ACTIVITY ::
Your task is to copy every line of the records below that contains "site".

DATA SUPPLIED ::
........
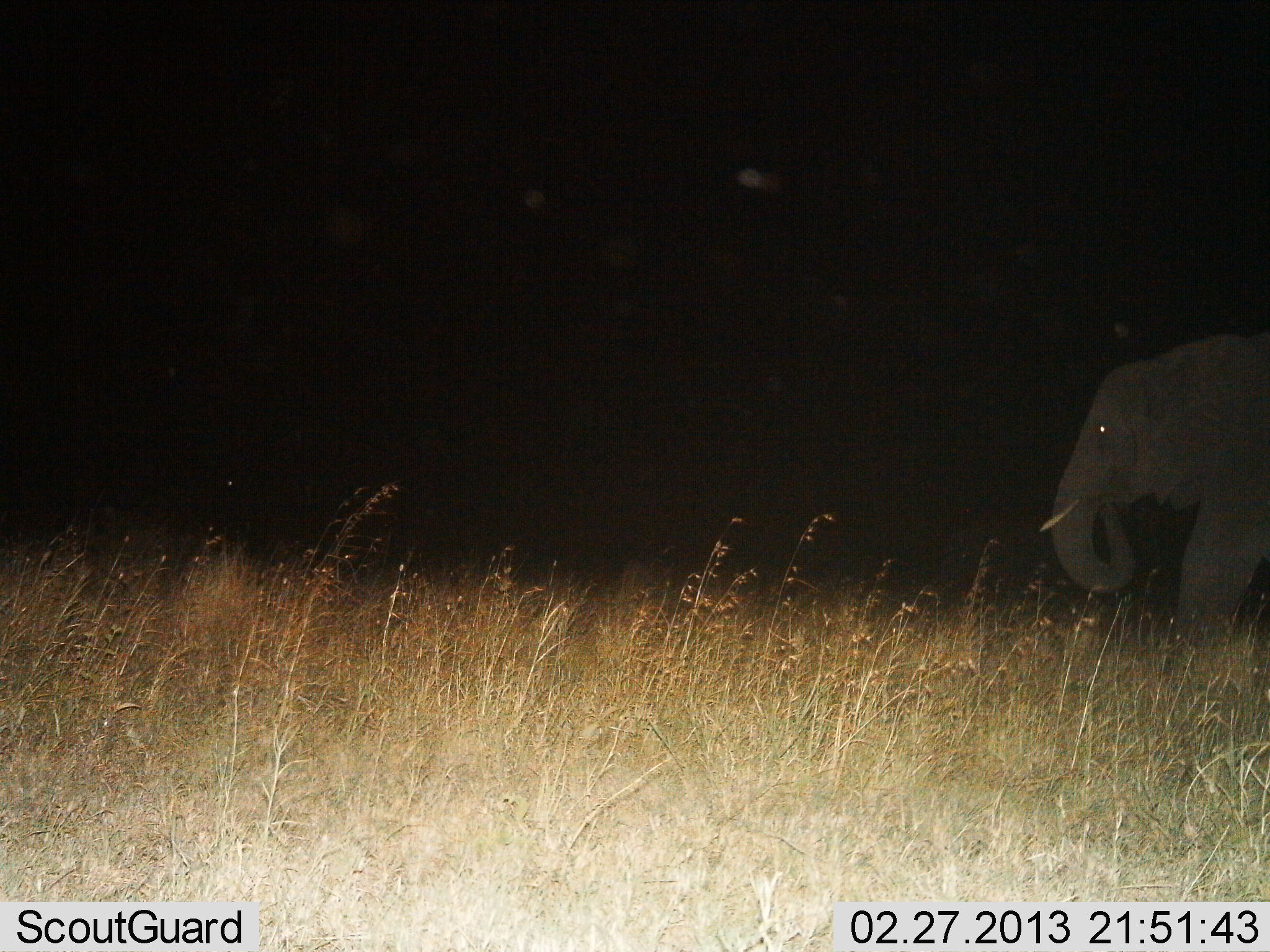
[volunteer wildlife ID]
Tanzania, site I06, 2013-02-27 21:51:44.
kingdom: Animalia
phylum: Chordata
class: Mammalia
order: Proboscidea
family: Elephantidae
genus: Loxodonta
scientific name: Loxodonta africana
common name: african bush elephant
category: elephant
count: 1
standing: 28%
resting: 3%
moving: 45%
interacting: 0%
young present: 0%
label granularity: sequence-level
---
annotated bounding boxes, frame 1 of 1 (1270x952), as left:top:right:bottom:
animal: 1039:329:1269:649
........
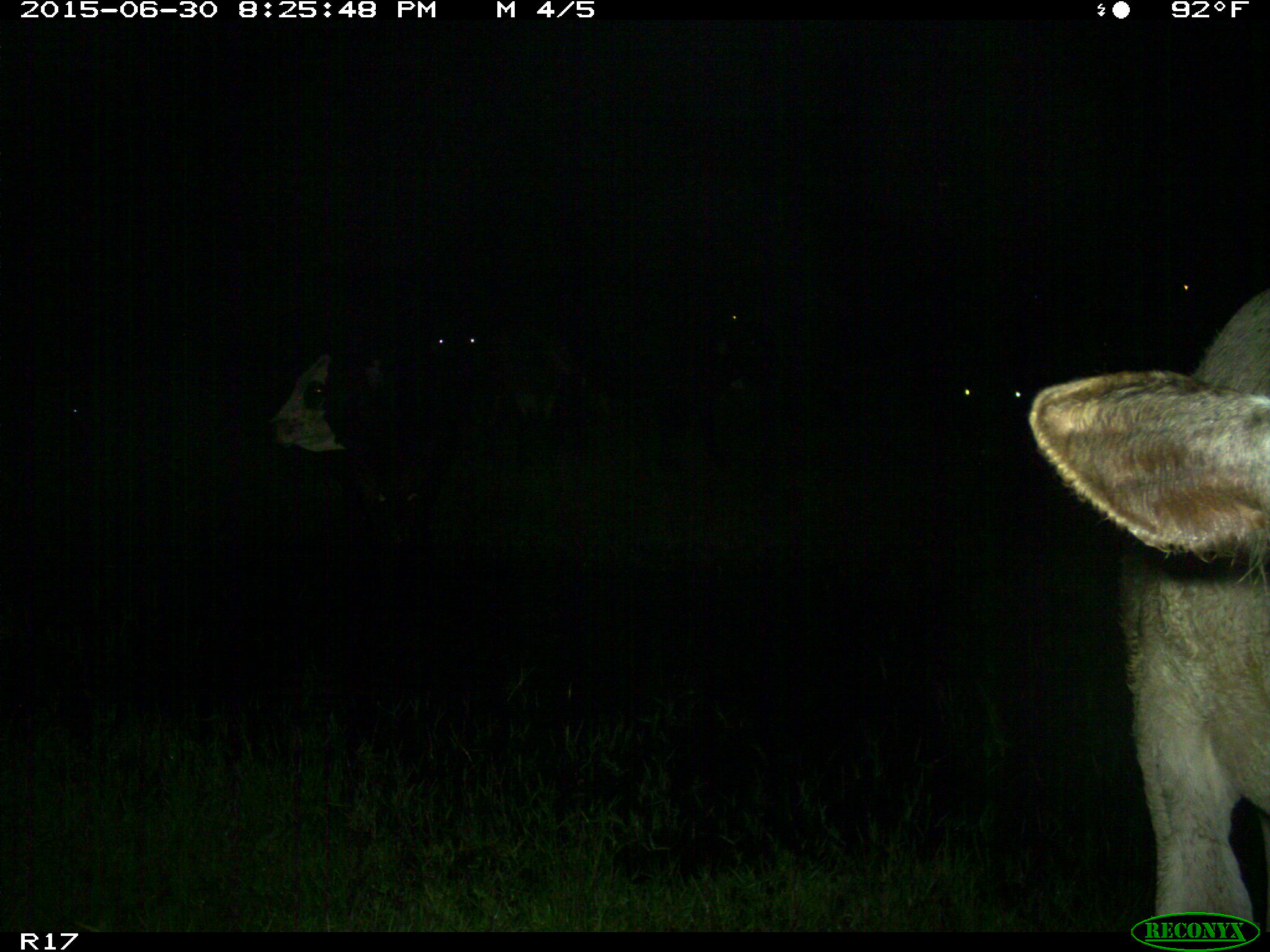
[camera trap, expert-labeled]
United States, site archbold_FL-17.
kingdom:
........
OUTPUT FOR THIS EXERCISE ::
Tanzania, site I06, 2013-02-27 21:51:44.
United States, site archbold_FL-17.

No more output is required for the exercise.